WHAT IS EXPECTED: The copy you give must match the listing below exactly and contain no pictures.

DATASET SECTION:
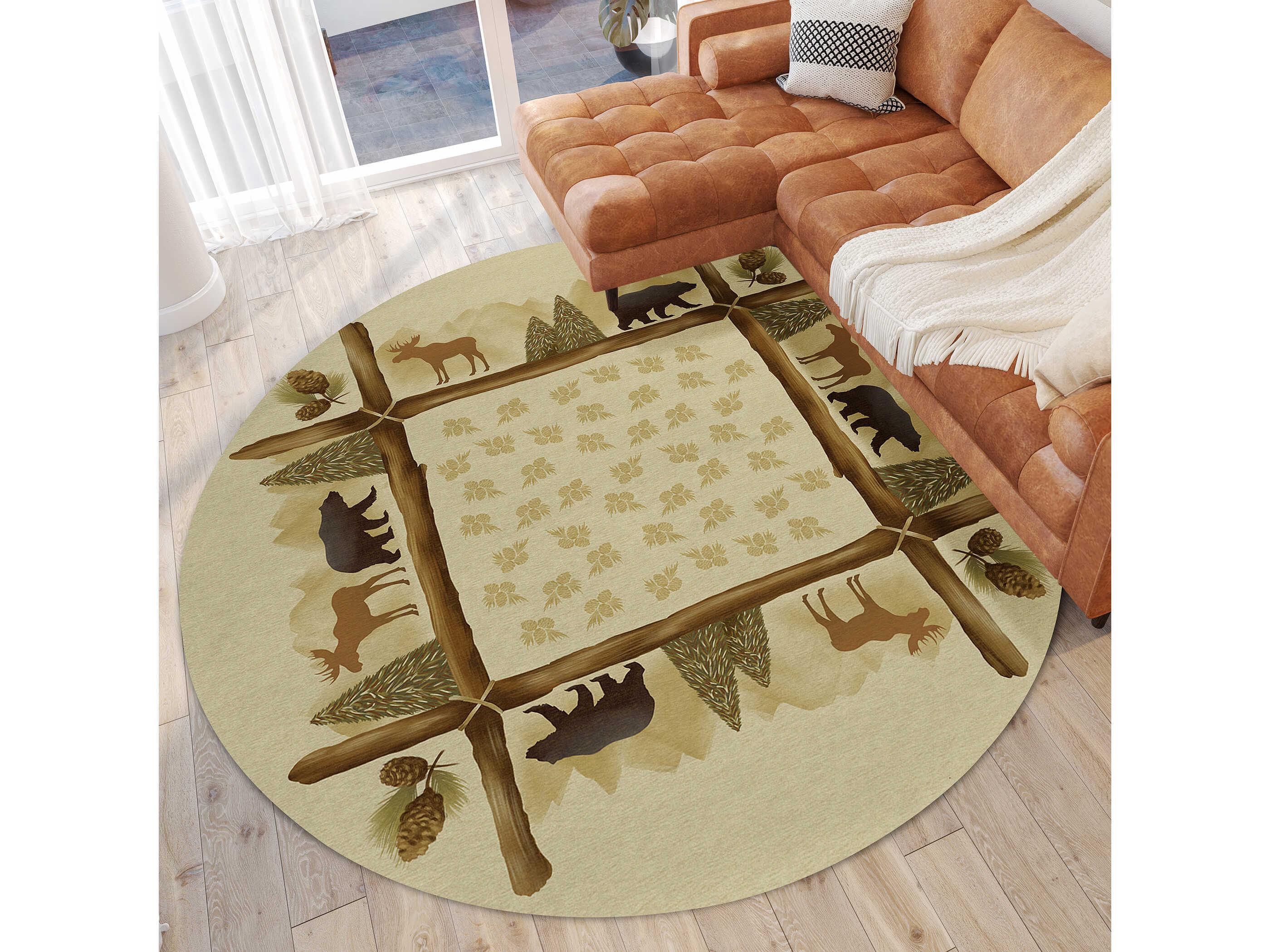 Dalyn Excursion Animal Prints Area Rug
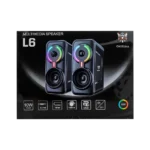 Altavoces Gamer RGB 10W L6 Onikuma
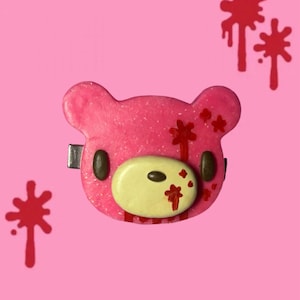 gloomy hair clip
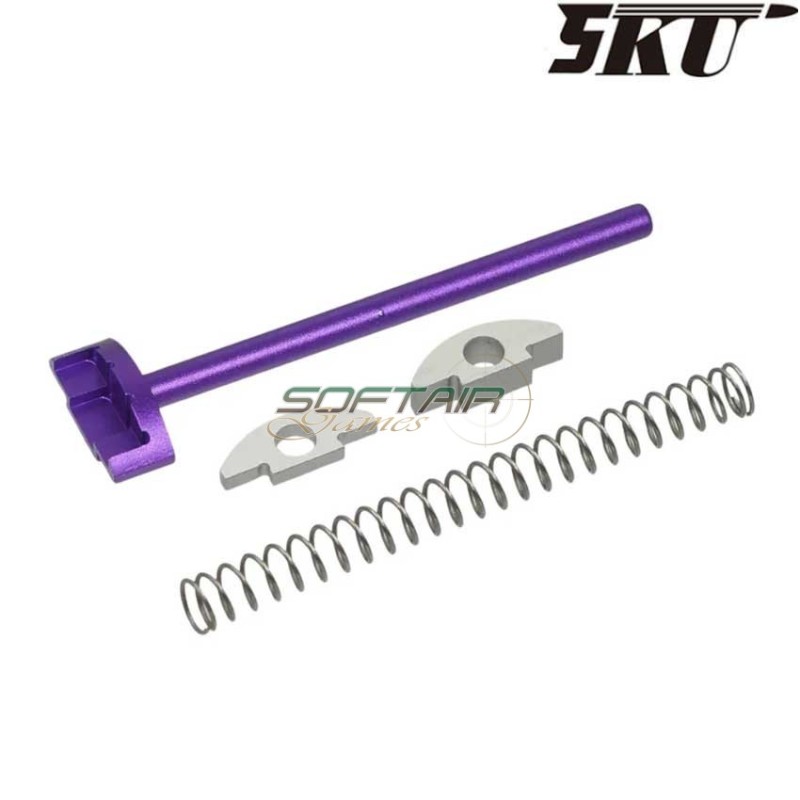 Aluminum Guide Rod Set For Action Army AAP01 GBB PURPLE (5ku-abaap-016-pu)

SOLUTION TO THIS TASK:
 Dalyn Excursion Animal Prints Area Rug
 Altavoces Gamer RGB 10W L6 Onikuma
 gloomy hair clip
 Aluminum Guide Rod Set For Action Army AAP01 GBB PURPLE (5ku-abaap-016-pu)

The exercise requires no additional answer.